All of the entries below are to be repeated word for word.

□ □ □

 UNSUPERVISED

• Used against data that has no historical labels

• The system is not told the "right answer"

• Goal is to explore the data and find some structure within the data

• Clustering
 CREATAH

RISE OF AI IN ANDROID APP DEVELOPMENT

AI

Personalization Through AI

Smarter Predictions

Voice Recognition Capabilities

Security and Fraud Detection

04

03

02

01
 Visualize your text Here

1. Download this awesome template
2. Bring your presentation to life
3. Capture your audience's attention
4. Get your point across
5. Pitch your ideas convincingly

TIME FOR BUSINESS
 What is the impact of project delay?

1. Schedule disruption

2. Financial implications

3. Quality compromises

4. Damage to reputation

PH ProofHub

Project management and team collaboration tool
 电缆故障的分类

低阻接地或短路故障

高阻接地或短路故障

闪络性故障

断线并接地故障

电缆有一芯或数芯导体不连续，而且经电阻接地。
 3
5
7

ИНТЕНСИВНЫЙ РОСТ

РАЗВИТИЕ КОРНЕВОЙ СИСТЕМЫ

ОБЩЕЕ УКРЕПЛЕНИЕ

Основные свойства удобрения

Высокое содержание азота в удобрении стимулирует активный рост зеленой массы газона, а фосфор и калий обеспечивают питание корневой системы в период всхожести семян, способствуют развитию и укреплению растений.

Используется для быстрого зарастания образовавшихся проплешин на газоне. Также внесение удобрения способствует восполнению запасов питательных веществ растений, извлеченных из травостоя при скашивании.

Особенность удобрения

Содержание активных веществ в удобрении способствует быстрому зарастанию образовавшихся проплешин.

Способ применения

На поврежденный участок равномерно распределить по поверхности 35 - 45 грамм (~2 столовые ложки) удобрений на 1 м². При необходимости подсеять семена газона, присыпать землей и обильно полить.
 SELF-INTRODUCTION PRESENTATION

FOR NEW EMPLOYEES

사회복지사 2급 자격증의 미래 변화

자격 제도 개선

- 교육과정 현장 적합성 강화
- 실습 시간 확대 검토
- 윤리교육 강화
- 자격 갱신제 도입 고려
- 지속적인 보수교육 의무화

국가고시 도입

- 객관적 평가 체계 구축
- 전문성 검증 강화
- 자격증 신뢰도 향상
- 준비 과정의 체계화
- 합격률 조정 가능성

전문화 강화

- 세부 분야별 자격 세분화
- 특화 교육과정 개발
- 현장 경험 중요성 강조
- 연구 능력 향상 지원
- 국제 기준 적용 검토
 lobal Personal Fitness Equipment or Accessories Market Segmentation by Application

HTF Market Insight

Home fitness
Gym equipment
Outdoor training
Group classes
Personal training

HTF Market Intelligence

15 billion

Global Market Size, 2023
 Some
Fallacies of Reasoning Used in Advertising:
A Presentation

□ □ □

• [TASK RESULT]:
 UNSUPERVISED

• Used against data that has no historical labels

• The system is not told the "right answer"

• Goal is to explore the data and find some structure within the data

• Clustering
 CREATAH

RISE OF AI IN ANDROID APP DEVELOPMENT

AI

Personalization Through AI

Smarter Predictions

Voice Recognition Capabilities

Security and Fraud Detection

04

03

02

01
 Visualize your text Here

1. Download this awesome template
2. Bring your presentation to life
3. Capture your audience's attention
4. Get your point across
5. Pitch your ideas convincingly

TIME FOR BUSINESS
 What is the impact of project delay?

1. Schedule disruption

2. Financial implications

3. Quality compromises

4. Damage to reputation

PH ProofHub

Project management and team collaboration tool
 电缆故障的分类

低阻接地或短路故障

高阻接地或短路故障

闪络性故障

断线并接地故障

电缆有一芯或数芯导体不连续，而且经电阻接地。
 3
5
7

ИНТЕНСИВНЫЙ РОСТ

РАЗВИТИЕ КОРНЕВОЙ СИСТЕМЫ

ОБЩЕЕ УКРЕПЛЕНИЕ

Основные свойства удобрения

Высокое содержание азота в удобрении стимулирует активный рост зеленой массы газона, а фосфор и калий обеспечивают питание корневой системы в период всхожести семян, способствуют развитию и укреплению растений.

Используется для быстрого зарастания образовавшихся проплешин на газоне. Также внесение удобрения способствует восполнению запасов питательных веществ растений, извлеченных из травостоя при скашивании.

Особенность удобрения

Содержание активных веществ в удобрении способствует быстрому зарастанию образовавшихся проплешин.

Способ применения

На поврежденный участок равномерно распределить по поверхности 35 - 45 грамм (~2 столовые ложки) удобрений на 1 м². При необходимости подсеять семена газона, присыпать землей и обильно полить.
 SELF-INTRODUCTION PRESENTATION

FOR NEW EMPLOYEES

사회복지사 2급 자격증의 미래 변화

자격 제도 개선

- 교육과정 현장 적합성 강화
- 실습 시간 확대 검토
- 윤리교육 강화
- 자격 갱신제 도입 고려
- 지속적인 보수교육 의무화

국가고시 도입

- 객관적 평가 체계 구축
- 전문성 검증 강화
- 자격증 신뢰도 향상
- 준비 과정의 체계화
- 합격률 조정 가능성

전문화 강화

- 세부 분야별 자격 세분화
- 특화 교육과정 개발
- 현장 경험 중요성 강조
- 연구 능력 향상 지원
- 국제 기준 적용 검토
 lobal Personal Fitness Equipment or Accessories Market Segmentation by Application

HTF Market Insight

Home fitness
Gym equipment
Outdoor training
Group classes
Personal training

HTF Market Intelligence

15 billion

Global Market Size, 2023
 Some
Fallacies of Reasoning Used in Advertising:
A Presentation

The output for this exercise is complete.